- Born: 1987 (age 38–39) Lilongwe
- Citizenship: Malawi
- Occupation: Airline Pilot

= Yolanda Kaunda =

Malawi's first female aircraft captain

Yolanda Kaunda (née Ndala) (born 1987) is Malawi's first female aircraft captain and its second female pilot.

== Biography ==
Kaunda was born in Lilongwe in 1987 and from the age of six she wanted to become a pilot. She completed her secondary education at Kamuzu Academy in Kasungu in 2005, then went to South Africa's Progress Flight Academy.

In 2016, Kaunda graduated as Malawi's first female aircraft captain. Her first flight as Captain took place on 11 March 2016 at Kamuzu International Airport, in Lilongwe. The first Malawian female pilot was Fellie Mkandawire, who stopped flying before reaching the rank of captain.

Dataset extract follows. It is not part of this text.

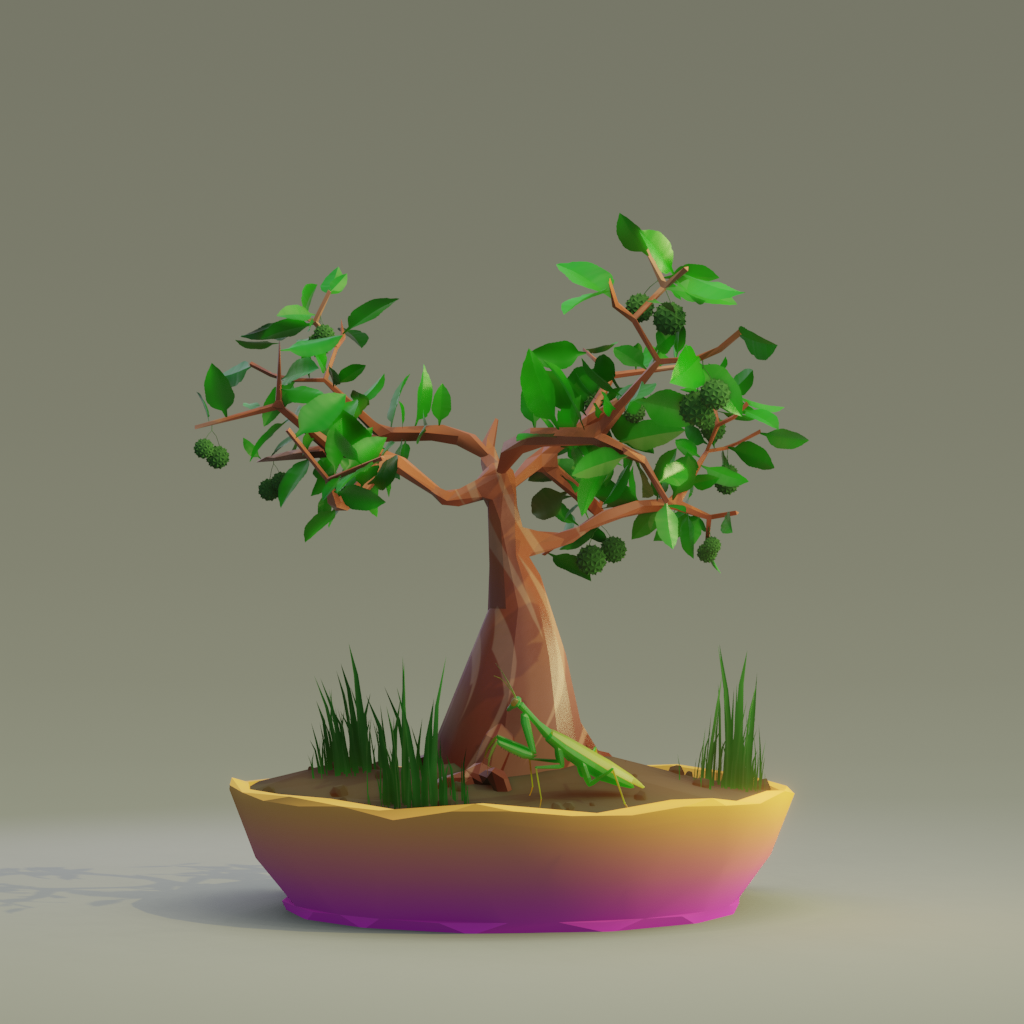 ZENFT Garden Society - Bonsai - Bonsai #8176 - NFT # 8176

Kaunda graduated as the second female pilot in Malawian history. She was the only woman in her aviation class of 80 people. She was granted her pilot's license in 2009.

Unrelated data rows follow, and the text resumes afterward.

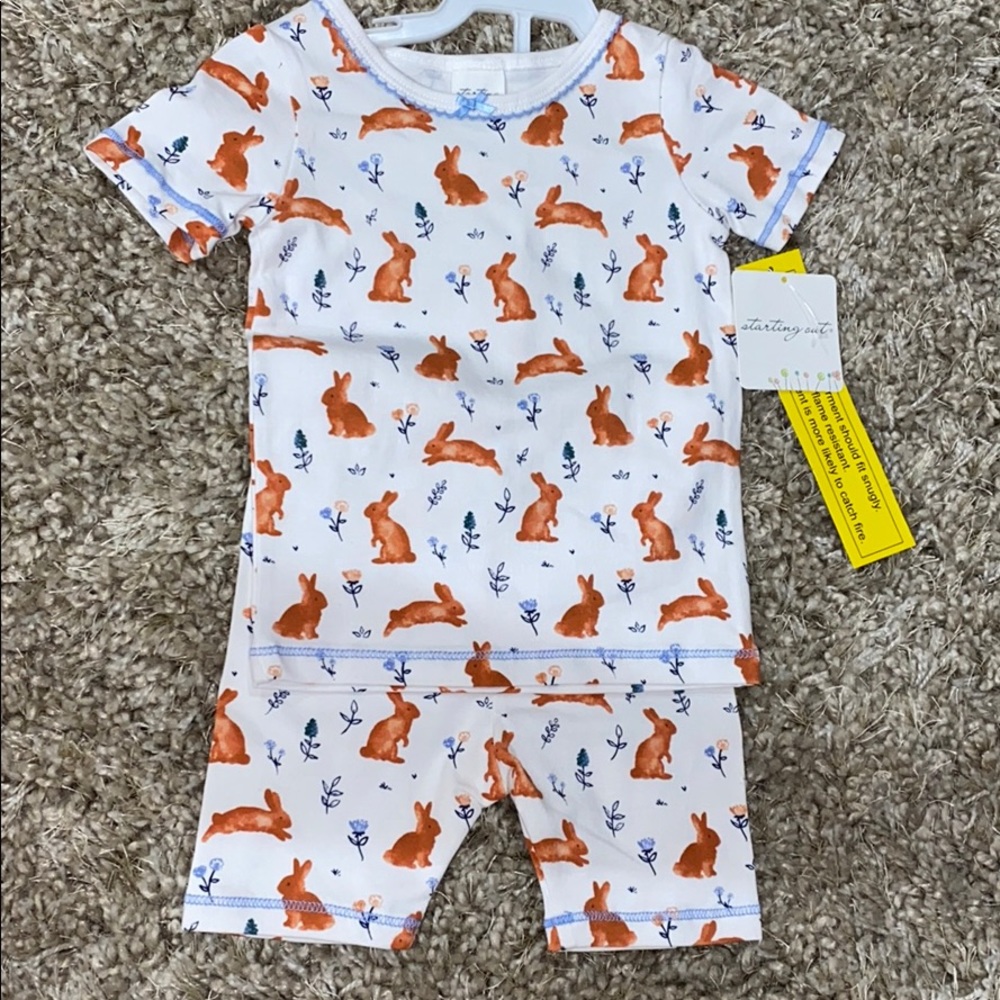 Bunny pajamas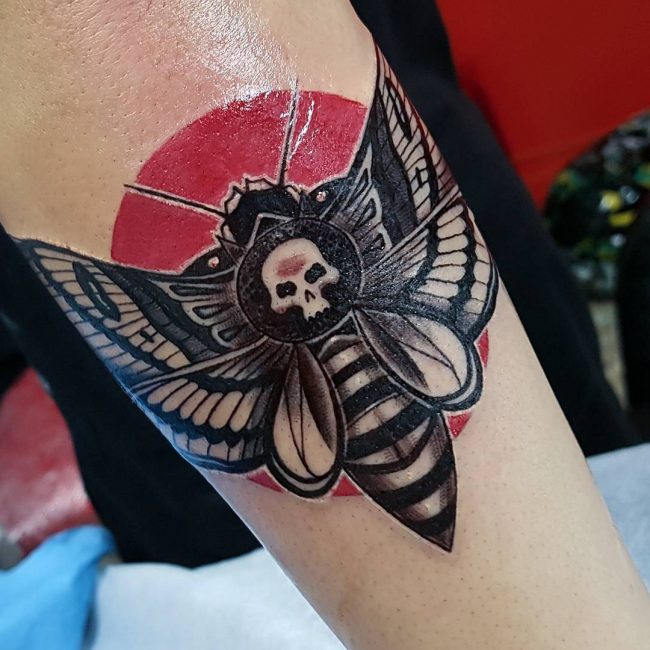 moth tattoo19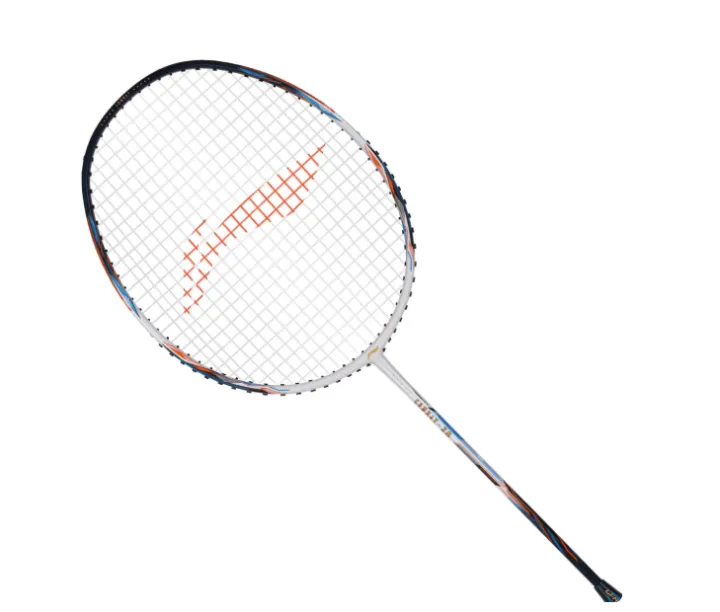 Lining Racket White Li-Ning Racket - Combat-Z8 - 84g - Strung (White/Navy/Copper) | Daraz ...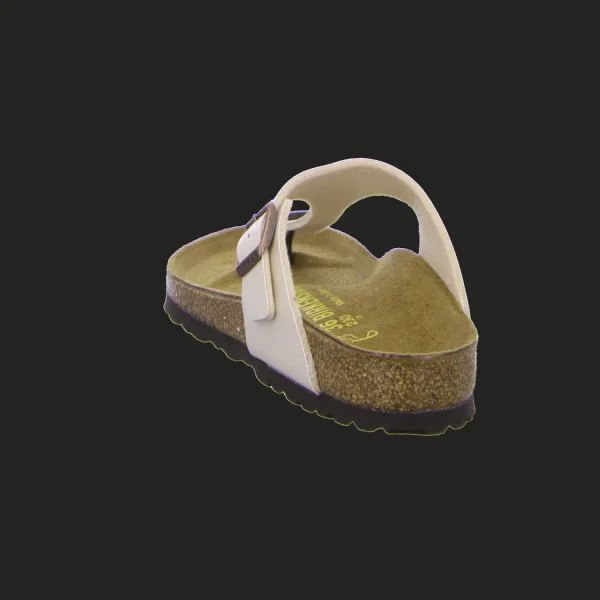 Clearance Birkenstock Gizeh BF Graceful Pearl White hellbeige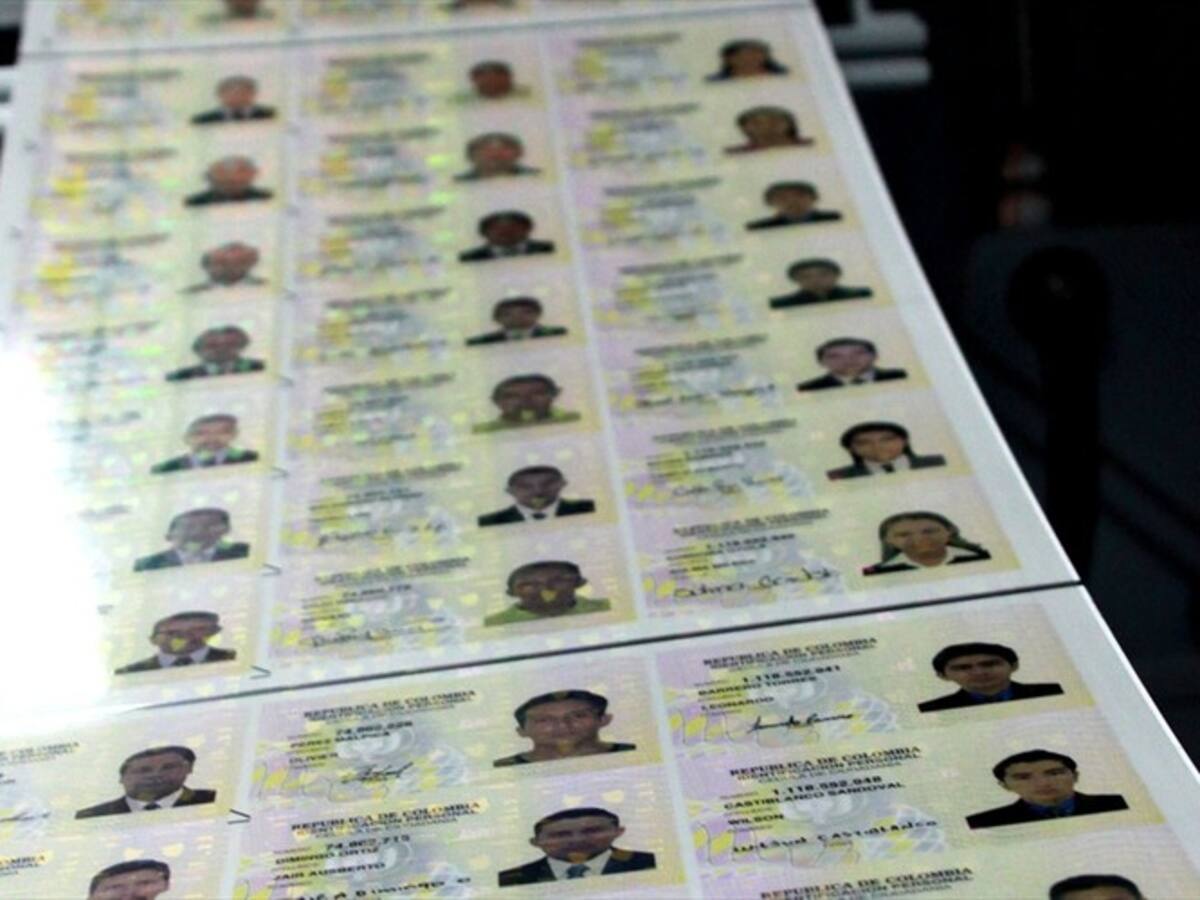 Conozca los pasos que debe realizar para tramitar la cédula por primera vez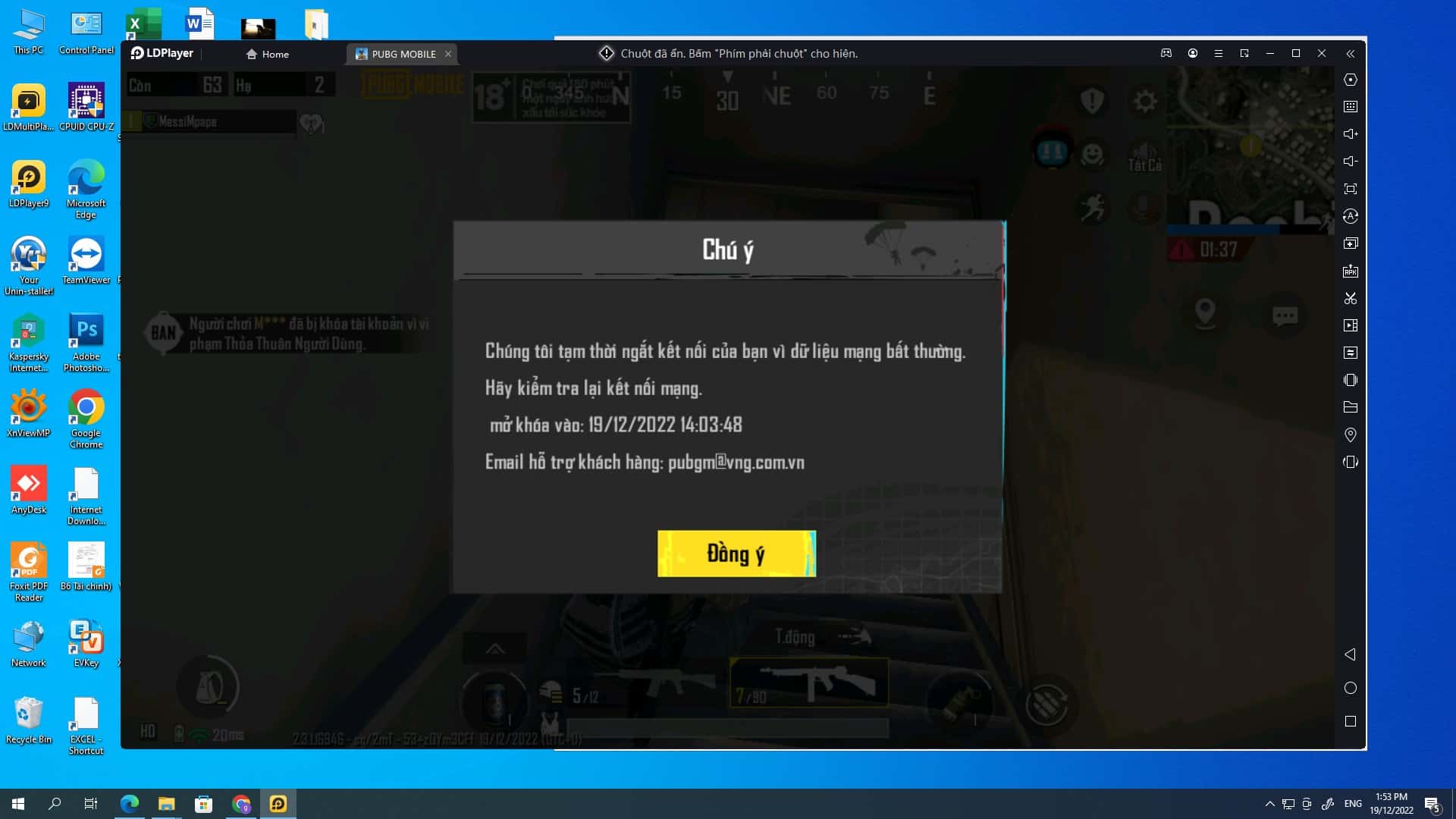 Ảnh nick Pubg bị ban độc đáo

For International Women's Day in March 2017, Kaunda captained the first all-women aircraft flight for Malawian Airlines. They flew from Blantyre to Dar es Salaam.

== Legacy ==
A portrait of Kaunda is featured in a mural on the wall of Khwalala Community Secondary School in Mulanje. She has been praised by the First Lady of Malawi, Dr. Gertrude Mutharika, for closing the gender gap for women.